Mutualism and ecology
- Several comments propose early wolf–human hunting cooperation: humans bring tools and cognition, wolves bring speed, senses, and tracking; both gain more food.
- Wolves near camps may deter more dangerous megafauna (big cats, bears), making their presence indirectly valuable.
- Analogies are drawn to “problem bears,” raccoons, baboons, and urban coyotes already adapting to human food and proximity.
Cats, other species, and domestication constraints
- Side debate over whether cats mostly hunt birds or rodents; anecdotes show it varies strongly by individual cat and environment.
- Discussion that successful domestication usually requires preexisting social structures (packs, herds, colonies); this is used to argue cats and dogs fit, bears and snakes mostly don’t.
Food motivation and behavior
- Long thread on what “food‑motivated” means in dogs and cats: not “likes food” but “will reliably work for food despite distractions.”

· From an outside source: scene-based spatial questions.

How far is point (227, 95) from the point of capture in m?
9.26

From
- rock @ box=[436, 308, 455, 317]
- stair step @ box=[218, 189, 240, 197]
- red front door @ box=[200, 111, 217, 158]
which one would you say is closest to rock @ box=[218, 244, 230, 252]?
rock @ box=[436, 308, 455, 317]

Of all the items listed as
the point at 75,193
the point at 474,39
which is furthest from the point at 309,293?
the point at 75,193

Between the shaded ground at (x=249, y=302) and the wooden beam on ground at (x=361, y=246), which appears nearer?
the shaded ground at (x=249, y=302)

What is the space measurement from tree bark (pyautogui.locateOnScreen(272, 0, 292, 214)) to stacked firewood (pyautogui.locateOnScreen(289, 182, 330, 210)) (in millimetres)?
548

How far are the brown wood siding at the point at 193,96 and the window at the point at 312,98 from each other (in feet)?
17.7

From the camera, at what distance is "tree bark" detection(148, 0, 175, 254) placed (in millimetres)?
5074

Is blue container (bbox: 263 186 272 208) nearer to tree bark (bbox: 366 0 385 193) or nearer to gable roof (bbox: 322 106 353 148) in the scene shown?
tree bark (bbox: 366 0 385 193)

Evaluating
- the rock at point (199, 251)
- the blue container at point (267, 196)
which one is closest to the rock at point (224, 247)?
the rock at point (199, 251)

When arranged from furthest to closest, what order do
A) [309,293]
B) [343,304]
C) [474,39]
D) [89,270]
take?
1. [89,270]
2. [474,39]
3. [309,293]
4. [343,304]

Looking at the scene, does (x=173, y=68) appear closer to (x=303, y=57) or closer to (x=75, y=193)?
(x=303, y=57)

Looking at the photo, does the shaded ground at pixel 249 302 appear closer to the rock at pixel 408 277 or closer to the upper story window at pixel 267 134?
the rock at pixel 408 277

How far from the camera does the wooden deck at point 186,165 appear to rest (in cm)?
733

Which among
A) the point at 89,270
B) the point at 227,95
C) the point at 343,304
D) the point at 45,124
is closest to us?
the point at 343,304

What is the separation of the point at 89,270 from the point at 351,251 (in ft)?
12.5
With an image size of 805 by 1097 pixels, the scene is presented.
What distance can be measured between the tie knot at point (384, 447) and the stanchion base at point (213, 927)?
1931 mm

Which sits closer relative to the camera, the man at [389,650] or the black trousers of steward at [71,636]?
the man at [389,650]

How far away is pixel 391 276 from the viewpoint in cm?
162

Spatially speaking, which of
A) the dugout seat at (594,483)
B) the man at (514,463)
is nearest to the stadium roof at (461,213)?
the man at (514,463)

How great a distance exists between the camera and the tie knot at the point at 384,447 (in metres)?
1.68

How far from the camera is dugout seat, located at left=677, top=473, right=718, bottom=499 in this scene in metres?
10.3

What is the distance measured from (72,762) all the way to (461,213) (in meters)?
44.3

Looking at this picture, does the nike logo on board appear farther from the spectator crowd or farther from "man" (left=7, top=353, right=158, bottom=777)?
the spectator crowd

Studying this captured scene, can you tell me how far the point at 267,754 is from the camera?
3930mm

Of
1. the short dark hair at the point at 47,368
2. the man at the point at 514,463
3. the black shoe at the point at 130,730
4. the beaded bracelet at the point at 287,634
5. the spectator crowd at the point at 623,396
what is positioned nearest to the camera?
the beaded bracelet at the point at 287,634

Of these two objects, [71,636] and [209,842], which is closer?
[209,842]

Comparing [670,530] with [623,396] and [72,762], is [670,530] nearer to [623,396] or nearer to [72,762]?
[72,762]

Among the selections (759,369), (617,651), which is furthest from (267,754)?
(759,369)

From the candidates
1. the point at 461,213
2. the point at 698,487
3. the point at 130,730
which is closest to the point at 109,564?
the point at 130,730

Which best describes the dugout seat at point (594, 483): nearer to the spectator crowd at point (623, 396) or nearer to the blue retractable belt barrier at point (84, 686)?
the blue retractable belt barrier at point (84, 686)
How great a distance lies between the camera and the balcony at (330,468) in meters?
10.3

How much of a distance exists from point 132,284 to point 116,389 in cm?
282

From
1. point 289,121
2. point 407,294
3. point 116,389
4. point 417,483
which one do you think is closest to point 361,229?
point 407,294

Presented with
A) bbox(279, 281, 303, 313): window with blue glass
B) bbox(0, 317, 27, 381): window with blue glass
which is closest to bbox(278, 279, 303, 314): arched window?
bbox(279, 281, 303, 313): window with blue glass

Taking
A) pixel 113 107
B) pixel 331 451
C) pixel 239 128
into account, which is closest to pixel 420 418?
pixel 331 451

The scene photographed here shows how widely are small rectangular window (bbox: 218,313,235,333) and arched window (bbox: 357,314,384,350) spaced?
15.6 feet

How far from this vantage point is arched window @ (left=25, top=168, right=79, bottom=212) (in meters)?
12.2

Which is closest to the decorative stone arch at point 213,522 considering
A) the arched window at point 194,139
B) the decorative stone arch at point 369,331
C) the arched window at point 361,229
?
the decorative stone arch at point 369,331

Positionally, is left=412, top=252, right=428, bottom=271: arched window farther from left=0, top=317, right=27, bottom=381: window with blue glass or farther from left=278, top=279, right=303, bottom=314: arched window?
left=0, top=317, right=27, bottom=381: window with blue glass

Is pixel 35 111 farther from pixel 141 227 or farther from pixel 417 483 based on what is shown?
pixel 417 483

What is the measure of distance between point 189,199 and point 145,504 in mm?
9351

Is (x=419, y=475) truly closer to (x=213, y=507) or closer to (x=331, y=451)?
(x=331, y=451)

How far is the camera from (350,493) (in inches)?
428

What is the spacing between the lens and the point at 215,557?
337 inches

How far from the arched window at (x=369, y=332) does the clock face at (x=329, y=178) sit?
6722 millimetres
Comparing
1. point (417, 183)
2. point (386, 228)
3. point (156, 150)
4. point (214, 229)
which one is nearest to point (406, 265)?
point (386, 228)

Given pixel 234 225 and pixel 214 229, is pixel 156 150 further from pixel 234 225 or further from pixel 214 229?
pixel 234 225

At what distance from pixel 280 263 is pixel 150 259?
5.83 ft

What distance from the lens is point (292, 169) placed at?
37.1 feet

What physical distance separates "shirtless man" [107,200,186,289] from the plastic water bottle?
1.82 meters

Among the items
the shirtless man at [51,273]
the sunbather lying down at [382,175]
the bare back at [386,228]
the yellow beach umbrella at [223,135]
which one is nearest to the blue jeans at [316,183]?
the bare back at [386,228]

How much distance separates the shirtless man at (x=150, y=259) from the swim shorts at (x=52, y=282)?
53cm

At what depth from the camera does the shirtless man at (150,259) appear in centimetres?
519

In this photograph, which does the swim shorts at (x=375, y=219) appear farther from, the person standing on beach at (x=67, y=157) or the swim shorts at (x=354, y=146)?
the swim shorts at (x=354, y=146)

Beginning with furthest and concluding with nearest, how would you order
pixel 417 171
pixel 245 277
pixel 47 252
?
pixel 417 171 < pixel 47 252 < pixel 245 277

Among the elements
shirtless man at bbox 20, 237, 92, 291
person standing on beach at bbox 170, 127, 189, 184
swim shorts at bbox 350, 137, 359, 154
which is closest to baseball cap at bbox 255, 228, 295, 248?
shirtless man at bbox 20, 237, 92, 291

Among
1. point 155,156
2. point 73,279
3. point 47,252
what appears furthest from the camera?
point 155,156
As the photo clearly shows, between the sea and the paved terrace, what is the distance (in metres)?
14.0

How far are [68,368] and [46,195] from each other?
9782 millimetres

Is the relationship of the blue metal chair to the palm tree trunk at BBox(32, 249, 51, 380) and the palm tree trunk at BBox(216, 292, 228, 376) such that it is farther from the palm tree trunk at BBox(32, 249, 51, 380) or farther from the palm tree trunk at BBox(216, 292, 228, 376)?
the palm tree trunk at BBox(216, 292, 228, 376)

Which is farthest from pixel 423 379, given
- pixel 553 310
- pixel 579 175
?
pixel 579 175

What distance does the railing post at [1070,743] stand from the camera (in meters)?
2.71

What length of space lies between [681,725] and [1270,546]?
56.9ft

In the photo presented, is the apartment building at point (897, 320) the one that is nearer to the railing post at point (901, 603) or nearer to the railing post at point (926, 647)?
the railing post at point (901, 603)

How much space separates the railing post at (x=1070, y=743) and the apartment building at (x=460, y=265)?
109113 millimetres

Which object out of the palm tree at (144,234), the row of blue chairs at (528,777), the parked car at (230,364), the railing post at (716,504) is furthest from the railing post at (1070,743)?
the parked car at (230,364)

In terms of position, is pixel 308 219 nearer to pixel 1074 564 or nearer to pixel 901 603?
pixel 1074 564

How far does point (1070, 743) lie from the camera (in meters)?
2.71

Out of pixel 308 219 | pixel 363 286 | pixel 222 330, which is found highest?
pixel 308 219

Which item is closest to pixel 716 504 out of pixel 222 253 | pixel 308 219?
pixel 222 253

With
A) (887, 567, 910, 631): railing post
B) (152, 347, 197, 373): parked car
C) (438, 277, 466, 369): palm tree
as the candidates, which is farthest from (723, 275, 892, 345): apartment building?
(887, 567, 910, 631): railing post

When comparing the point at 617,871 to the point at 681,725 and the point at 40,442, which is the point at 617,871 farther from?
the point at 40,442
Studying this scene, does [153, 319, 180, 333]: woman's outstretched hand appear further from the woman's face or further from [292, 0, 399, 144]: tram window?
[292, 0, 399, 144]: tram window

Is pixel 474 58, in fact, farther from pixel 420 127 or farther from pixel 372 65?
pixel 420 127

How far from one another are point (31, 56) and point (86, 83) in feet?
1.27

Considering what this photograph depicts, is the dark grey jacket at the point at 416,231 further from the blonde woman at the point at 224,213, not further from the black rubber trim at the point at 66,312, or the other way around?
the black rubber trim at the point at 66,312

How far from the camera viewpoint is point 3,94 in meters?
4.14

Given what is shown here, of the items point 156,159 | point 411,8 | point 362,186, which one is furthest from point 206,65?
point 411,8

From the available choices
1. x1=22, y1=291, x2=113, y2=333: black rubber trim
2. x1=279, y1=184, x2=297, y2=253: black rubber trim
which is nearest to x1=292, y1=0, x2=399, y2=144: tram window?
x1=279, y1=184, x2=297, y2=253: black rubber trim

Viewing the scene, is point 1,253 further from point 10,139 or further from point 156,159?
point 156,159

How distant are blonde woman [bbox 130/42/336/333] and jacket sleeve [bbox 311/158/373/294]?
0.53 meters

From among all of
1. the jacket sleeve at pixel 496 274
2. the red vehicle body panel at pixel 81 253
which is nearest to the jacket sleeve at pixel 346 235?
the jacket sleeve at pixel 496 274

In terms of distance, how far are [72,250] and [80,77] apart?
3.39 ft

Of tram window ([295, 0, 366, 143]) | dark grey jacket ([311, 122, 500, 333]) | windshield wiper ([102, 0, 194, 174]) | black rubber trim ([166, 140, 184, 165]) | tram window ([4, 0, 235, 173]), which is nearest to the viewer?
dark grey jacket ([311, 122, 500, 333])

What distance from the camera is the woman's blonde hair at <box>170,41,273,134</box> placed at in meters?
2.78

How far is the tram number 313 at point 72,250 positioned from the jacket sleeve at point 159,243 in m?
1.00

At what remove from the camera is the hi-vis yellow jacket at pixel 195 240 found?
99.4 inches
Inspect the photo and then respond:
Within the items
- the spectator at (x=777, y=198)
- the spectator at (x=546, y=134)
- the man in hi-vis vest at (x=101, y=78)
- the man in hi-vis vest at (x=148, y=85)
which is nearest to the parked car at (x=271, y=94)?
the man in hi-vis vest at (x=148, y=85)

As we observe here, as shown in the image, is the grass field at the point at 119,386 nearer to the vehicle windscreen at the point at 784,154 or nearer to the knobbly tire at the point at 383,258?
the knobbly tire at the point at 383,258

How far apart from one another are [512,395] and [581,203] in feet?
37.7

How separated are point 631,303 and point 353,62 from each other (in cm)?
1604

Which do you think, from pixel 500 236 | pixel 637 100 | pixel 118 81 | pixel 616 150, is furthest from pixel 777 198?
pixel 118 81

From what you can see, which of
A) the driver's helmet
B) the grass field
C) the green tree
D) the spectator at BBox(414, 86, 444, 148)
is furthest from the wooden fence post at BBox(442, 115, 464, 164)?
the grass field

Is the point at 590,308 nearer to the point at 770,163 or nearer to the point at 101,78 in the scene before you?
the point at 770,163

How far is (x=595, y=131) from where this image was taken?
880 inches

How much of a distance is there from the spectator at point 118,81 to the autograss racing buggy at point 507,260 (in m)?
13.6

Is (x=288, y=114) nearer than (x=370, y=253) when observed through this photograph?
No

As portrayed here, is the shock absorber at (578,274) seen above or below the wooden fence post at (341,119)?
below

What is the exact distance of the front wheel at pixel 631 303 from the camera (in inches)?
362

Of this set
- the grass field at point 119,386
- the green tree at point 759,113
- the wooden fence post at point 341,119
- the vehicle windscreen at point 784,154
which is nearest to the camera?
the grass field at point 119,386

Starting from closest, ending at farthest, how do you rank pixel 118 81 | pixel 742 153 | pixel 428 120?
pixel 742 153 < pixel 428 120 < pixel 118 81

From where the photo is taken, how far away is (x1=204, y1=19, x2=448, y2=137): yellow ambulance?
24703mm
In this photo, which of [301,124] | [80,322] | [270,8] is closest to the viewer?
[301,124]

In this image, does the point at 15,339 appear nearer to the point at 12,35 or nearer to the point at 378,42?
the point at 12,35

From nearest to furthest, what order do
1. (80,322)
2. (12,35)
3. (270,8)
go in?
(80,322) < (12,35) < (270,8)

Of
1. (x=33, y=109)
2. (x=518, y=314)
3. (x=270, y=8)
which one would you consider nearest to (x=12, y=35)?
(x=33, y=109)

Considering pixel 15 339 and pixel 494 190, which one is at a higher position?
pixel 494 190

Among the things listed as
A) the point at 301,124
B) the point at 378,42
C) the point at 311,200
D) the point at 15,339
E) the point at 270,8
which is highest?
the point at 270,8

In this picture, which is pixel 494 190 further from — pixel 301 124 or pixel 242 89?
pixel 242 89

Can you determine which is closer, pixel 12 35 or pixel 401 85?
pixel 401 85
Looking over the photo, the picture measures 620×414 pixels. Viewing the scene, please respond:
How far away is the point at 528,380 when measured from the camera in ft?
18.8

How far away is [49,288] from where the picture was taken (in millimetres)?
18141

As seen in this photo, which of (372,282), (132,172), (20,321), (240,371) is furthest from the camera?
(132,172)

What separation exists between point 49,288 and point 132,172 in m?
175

- Many examples of animals more motivated by play (balls, work) or attention than by ordinary treats, though high‑value foods can override that.
- Parallels drawn to humans’ variable “food drive.”
Ethics and meaning of domestication
- One line of discussion expresses remorse that dogs’ bodies and minds were reshaped for human purposes, creating a sense of moral debt to treat them well.
- Others respond that domestication is a mutually beneficial evolutionary strategy: dogs as a species exist and thrive only because of humans, and humans were also reshaped by dogs.
- Broader concern that humans have been poor stewards of both domestic and wild animals, despite the deep emotional connection many people feel.